Walter Mathew "Red" Cary
Walter Mathew "Red" Cary died, Sept. 17 in Laguna Niguel, CA. He was 95.
Walter “Red” Cary was born in
1909, in Neligh, Nebraska. Red was just ten years old when he realized
his life’s passion. He was
pedaling his bike when he looked up into a blue Nebraska sky and saw an
airplane hauling passenger’s overhead. Red confirmed, “That
was the moment I became ambitious to fly.” He was left an orphan
at age 13 and quit school at age 16. He hitchhiked to Detroit to work in
a factory and learn to fly. He earned enough money to pay his way through
a flying course. His first solo flight was in 1926, in a Curtiss JN4C "Canuck."
Red built his own “Jenny” airplane out of the remains and parts
of other airplanes. At the age of twenty Walter “Red” Cary
began earning a living at what he loved doing most in life, flying. Red
flew a Ford Tri-motor for the next thirteen years. He was getting paid
for barnstorming. He was hauling passengers for short rides and enjoying
his profession.
In 1930, Red was in Niagara Falls, NY. He wandered into a drugstore one day and behind the soda fountain he met his sweetheart, a petite, blue-eyed brunette, Anne “Lu” Cary (when no one was looking she would drop an extra scoop of ice cream into his malted milk). It was love at first sight.
Red and Lu were married in 1933 in the Cicero Bible Church
in Chicago, Illinois. Red was twenty three and Lu was twenty-two. Red and
Lou took the show on the road and it was called, “The Dixie Flying
Circus.” Red
would barnstorm in over five hundred different cites and Lu would often
wing walk on the wing of the airplane. They were married 64 years.

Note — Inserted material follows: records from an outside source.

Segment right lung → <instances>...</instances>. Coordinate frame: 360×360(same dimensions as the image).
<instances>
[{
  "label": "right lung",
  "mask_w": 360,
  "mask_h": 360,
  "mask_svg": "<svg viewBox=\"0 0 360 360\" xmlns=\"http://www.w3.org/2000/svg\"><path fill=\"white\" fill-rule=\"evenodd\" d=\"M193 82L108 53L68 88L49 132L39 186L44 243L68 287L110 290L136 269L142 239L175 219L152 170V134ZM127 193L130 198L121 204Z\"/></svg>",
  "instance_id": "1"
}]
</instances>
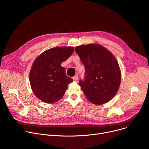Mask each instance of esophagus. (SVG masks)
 <instances>
[{
  "mask_svg": "<svg viewBox=\"0 0 149 149\" xmlns=\"http://www.w3.org/2000/svg\"><path fill=\"white\" fill-rule=\"evenodd\" d=\"M78 79H79L78 75H75V76H74V77H73V80H74V81H77Z\"/></svg>",
  "mask_w": 149,
  "mask_h": 149,
  "instance_id": "esophagus-1",
  "label": "esophagus"
}]
</instances>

His biggest barnstorming day was in Rochester, Minn., July 9, 1939. He
carried 2,654 passengers from 9 a.m. until 1:45 the next morning. A total
of 92 “hops.” He always thought, "This must be a record." His
pilot logs reflect that he played 533 cities and towns in his 13 years
of barnstorming. Red said of his piloting career, “It had its ups
and downs.” Red always loved to tell jokes.
Red began his piloting career with American Airlines in 1939, based in
New York. He made Captain in 1942. His daughter Judith convinced him to
take an assignment in Los Angeles (When the Brooklyn Dodgers moved to LA).
In June 1958, he received a bid for Captain in Los Angeles, CA. He, his wife Lu and his daughter, Judith moved to Laguna Beach, CA. His last ten years with American Airlines were spent flying Boeing 707s out of LAX.
He is survived by his daughter, Judith Kerr, of Fort Bragg, CA, granddaughters, Carrie Dattalo, of Aliso Viejo, CA and Grace Kerr, of Arcata, CA, grandsons Merritt Kerr, of Ukiah, CA and Walter Kerr, of Santa Rosa, CA. He is also survived by his brother, Ernest Cary, of Los Angeles, CA.
He will be laid to rest, Friday, Sept. 23 at Pacific View Memorial Park, Newport Beach, CA.